FORUM: RACISM IN AMERICA

A Call to Arms

   LA's burning. This is your wake-up call. The horrors in Southern California have shaken a somnambulent nation into realizing that something is wrong. The riots were not a nightmare to wake up from, but part of a continuing reality. The reality is racial conflict, police brutality and poor people fighting to grab onto materialism's coat tails. To some, LA seems as far off as Bosnja or Azerbaijan. But the war is here. It has already been declared, like it or not. The question is, how to fight it?   

  The aftermath of the riots is shaping into a war between government - cops, judges and politicians - and the people. The government would like to make "law and order" the central theme. They define it as more police power, confiscation of individuals' property and longer jail terms. Poverty helped cause the riots, but to see it as a problem for poor people is to fall into a divide-and-rule trap. If the media debate is waged by the Republican National Committee's lawyers and ad execs versus uneducated poor people, with Middle America watching on TV, guess who will win?

  In a nation so well-informed, there is an amazing lack of communication. You know all about "The Other America." You saw it on cable news. Time told you all about it. If you need more info, consult your database. Just the fax, please. If you're brave, you've even gone to Detroit and seen it up close and personal, from inside your car. But would you get out and talk to "those people?" Before LA? Now? Detroit is so different from Ann Arbor that it' s almost a cliche. It is an icon, an image that pops up now and then like a recurring dream. How well do you know the people who live there? How well do they know you?

  You don't have to go to Detroit to meet people in different circumstances. There are all sorts of realities here in Ann Arbor. Neighborhoods are insular. Life is different on one side of S. Maple Rd. than on the other. Or on Green Road. Ann Arborites meet in the workplace but go home to very different living situations. Neighborly relations are shallow, tenuous or non-existent. People don't know their neighbors. They just drive by, maybe wave.
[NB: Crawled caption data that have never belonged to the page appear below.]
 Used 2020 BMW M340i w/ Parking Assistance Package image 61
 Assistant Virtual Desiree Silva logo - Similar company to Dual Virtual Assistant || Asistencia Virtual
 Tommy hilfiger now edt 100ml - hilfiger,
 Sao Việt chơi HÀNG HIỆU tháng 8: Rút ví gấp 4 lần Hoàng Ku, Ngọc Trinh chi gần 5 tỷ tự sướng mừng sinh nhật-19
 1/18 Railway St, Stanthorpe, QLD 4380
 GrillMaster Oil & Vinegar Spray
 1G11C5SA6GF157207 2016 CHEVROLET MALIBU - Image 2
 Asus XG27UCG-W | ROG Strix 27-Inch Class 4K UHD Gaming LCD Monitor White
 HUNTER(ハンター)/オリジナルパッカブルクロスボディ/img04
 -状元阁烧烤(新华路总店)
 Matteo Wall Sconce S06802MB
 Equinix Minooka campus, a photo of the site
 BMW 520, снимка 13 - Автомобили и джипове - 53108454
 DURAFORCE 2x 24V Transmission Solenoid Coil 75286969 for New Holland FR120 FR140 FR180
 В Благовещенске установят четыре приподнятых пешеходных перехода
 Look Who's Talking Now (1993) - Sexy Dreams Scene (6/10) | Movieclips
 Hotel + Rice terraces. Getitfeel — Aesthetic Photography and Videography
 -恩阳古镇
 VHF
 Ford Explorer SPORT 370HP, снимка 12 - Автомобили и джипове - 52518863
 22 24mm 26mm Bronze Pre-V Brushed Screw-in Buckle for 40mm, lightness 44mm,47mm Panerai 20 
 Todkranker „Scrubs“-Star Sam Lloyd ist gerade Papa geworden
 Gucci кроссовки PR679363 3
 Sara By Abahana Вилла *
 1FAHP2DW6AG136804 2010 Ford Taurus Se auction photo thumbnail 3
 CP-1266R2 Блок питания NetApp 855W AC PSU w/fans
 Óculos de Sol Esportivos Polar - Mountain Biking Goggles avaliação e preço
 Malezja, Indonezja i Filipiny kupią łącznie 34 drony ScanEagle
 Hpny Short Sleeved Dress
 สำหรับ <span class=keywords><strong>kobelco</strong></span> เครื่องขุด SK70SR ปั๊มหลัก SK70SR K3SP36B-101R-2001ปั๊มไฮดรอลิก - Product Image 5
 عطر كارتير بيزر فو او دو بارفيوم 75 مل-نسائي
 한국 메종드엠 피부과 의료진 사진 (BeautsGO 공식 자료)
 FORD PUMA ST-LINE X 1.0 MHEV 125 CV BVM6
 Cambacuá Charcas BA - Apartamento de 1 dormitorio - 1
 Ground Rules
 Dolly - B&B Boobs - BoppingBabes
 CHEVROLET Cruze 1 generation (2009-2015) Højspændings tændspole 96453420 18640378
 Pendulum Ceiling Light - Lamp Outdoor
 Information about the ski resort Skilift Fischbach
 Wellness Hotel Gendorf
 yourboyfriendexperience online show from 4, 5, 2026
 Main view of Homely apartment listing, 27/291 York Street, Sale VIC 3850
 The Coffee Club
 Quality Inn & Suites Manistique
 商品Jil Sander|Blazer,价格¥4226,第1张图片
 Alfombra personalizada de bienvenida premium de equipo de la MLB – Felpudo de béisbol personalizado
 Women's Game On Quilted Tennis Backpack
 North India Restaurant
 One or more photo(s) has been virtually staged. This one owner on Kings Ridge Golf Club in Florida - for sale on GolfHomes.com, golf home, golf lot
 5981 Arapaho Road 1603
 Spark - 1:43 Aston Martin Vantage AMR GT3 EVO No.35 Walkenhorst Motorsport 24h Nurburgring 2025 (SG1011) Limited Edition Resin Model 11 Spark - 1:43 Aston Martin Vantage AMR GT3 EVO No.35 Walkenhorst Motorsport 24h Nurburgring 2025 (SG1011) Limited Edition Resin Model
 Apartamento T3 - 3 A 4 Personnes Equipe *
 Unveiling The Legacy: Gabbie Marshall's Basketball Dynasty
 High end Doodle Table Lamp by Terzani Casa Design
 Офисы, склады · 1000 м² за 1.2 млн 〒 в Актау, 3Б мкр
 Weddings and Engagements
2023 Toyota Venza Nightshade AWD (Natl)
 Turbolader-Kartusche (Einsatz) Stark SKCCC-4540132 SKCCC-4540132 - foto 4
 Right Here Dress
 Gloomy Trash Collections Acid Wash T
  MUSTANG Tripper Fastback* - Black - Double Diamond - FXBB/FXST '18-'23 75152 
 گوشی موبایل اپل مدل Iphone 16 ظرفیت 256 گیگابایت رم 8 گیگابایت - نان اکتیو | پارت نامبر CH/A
   To build a better America, we must talk to our neighbors - next door, in the next subdivision, in the next town. Talk about local issues, about poverty (yes, right here in A A!), about the police, about each other's lives. Don't be afraid to talk to "strangers." Don't panic if somebody you don't know wants to chat with you.

   These "other people" are every where: in the supermarket, on the street, in school, in the park. There are community organizations to join. Wake up and use your arms, to shake your neighbor's hand, to build Ann Arbor, to build understanding among us. That's ALL of us, not just the ones who live in "safe" neighborhoods.

   Everybody - including the forgotten who must cease to be so - has to get together, to use their arms, to fight for justice and understanding. Fighting against the system isn't enough. You have to know what you're fighting for. And that's hard to know unless you know and understand your neighbors.